SUPPLIED PASSAGE ->
● ● ●
Deflective Sunshades
Background
Currently, climate risk mitigation is largely pursued through emissions reduction pathways, supported by climate model projections that estimate future temperature outcomes, rather than through direct modification of Earth’s radiative balance. Within the broader discussion on geoengineering, sunshading has been proposed as a potential approach to reduce incoming solar flux and offset greenhouse-gas-induced warming. Climate modelling studies suggest that a reduction in total solar insolation of approximately ~1–2% could counteract the radiative forcing associated with a doubling of atmospheric CO₂ [1]. In space-based implementations, sunshading could be achieved by deploying large-scale structures or swarm systems near the Sun–Earth L1 point, enabling partial attenuation of solar flux before it reaches Earth.
● ● ●
Brief descriptive snippets of text
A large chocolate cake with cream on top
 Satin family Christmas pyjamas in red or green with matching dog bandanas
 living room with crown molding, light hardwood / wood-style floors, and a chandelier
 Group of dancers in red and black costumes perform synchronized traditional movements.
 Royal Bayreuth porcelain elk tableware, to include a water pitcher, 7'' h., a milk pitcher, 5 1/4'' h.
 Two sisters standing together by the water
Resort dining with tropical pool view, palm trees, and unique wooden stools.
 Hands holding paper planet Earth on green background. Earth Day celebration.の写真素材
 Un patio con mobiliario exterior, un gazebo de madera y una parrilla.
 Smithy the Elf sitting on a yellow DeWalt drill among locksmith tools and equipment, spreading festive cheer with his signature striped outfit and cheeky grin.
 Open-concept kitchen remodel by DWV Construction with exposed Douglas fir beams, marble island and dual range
● ● ●
QUESTIONS TO ANSWER ->
1) Print the section of the deflective sunshades passage starting at "Deflective Sunshades" and ending at "it reaches Earth.".
2) Render this sentence from the deflective sunshades passage in Spanish: "Within the broader discussion on geoengineering, sunshading has been proposed as a potential approach to reduce incoming solar flux and offset greenhouse-gas-induced warming."
3) Write what comes next in the passage on deflective sunshades, picking up after its final sentence.

ANSWERS IN ORDER ->
1)
Deflective Sunshades
Background
Currently, climate risk mitigation is largely pursued through emissions reduction pathways, supported by climate model projections that estimate future temperature outcomes, rather than through direct modification of Earth’s radiative balance. Within the broader discussion on geoengineering, sunshading has been proposed as a potential approach to reduce incoming solar flux and offset greenhouse-gas-induced warming. Climate modelling studies suggest that a reduction in total solar insolation of approximately ~1–2% could counteract the radiative forcing associated with a doubling of atmospheric CO₂ [1]. In space-based implementations, sunshading could be achieved by deploying large-scale structures or swarm systems near the Sun–Earth L1 point, enabling partial attenuation of solar flux before it reaches Earth.

2) En el marco del debate más amplio sobre la geoingeniería, se ha propuesto el sombreado solar como un posible enfoque para reducir el flujo solar entrante y contrarrestar el calentamiento inducido por los gases de efecto invernadero.

3)
Project goal
The goal of this project is to investigate the feasibility and performance of alternative sunshade geometries, beyond the conventional disc-shaped design proposed in the literature. Since the overall mass of the structure must remain above a minimum threshold [1], optimizing both geometry and optical properties is a key strategy for reducing overall system requirements. We introduce a class of sunshades, termed deflective, designed to shape the effective solar radiation pressure through macroscopic surface geometry. By employing inclined reflective elements, these systems redirect incident radiation to simultaneously control flux attenuation and the resulting momentum exchange, enabling the use of conventional high-reflectivity materials (e.g., aluminium films). The concept admits multiple geometrical realizations, including conical, pyramidal, and louvered (venetian-blind) configurations. A conical configuration is then studied in more detail as a representative implementation of this broader design principle.
Moreover, to improve its packaging efficiency and scalability, we consider a distributed constellation of units and propose a flat-folding strategy based on a Miura–Ori pattern [2] adapted to the conical geometry finding its optimal configuration parameters resulting in a favourable geometry.
References
- C. McInnes, Space-based geoengineering: Challenges and requirements, Journal of Mechanical Engineering Science Journal of Mechanical Engineering Science 224 (2010) 571–580.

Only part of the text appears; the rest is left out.